__SUPPLIED PASSAGE__.

==*==

Mayer’s lecture focused on “Healthy Brain, Health Plant,” a tour from the brain to the gut, and down to the soil.
“Communication between the gut microbiome and the brain is a ubiquitous, ancient, evolutionary conserved system that modulates host behavior,” he explained.
Key components of plant-based diets, he added, act through the gut microbiome to produce gut and brain health, and that the soil’s microbiome has a major influence on the health of plants, the gut microbiome, and even the brain.
“If you get deeper into this, you realize that many of our problems of health go way back to the beginning with the soil and the way we grow food in this current industrial environment,” he said.
Mayer gave a holistic view of the possible connection between the microbes in a person’s gut and their brain function.
Lavretsky followed Mayer’s enthusiastically received lecture with a talk about the use of many different forms of mind-body therapies for treatment and prevention of late-life mood and cognitive disorders.
She said that use of practices such as yoga and tai chi are growing rapidly, especially among younger adults.
“There’s a cultural shift, which I think is related to the generational shift of younger adults being more open to alternative techniques and integrative techniques that older adults might not be accepting of,” she said. But, she added, baby boomers also are becoming more open to new complimentary forms of medicine.

==*==

__THE TASK__. Repeat the passage on gut and brain health word for word, beginning at the words "Key components of" and stopping after "and cognitive disorders.". The records after this come from a different source.

__STUDY MATERIAL__.
==*==

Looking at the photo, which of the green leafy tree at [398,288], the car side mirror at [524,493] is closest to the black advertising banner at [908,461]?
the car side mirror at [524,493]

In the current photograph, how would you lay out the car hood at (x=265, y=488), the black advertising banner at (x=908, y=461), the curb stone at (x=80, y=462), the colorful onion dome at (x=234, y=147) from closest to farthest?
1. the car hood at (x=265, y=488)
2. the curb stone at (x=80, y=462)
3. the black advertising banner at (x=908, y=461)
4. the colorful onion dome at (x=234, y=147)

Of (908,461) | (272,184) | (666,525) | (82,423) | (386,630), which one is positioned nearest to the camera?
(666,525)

==*==

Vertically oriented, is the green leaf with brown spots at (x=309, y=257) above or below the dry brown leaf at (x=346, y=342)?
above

==*==

__ANSWER SECTION__.
Key components of plant-based diets, he added, act through the gut microbiome to produce gut and brain health, and that the soil’s microbiome has a major influence on the health of plants, the gut microbiome, and even the brain.
“If you get deeper into this, you realize that many of our problems of health go way back to the beginning with the soil and the way we grow food in this current industrial environment,” he said.
Mayer gave a holistic view of the possible connection between the microbes in a person’s gut and their brain function.
Lavretsky followed Mayer’s enthusiastically received lecture with a talk about the use of many different forms of mind-body therapies for treatment and prevention of late-life mood and cognitive disorders.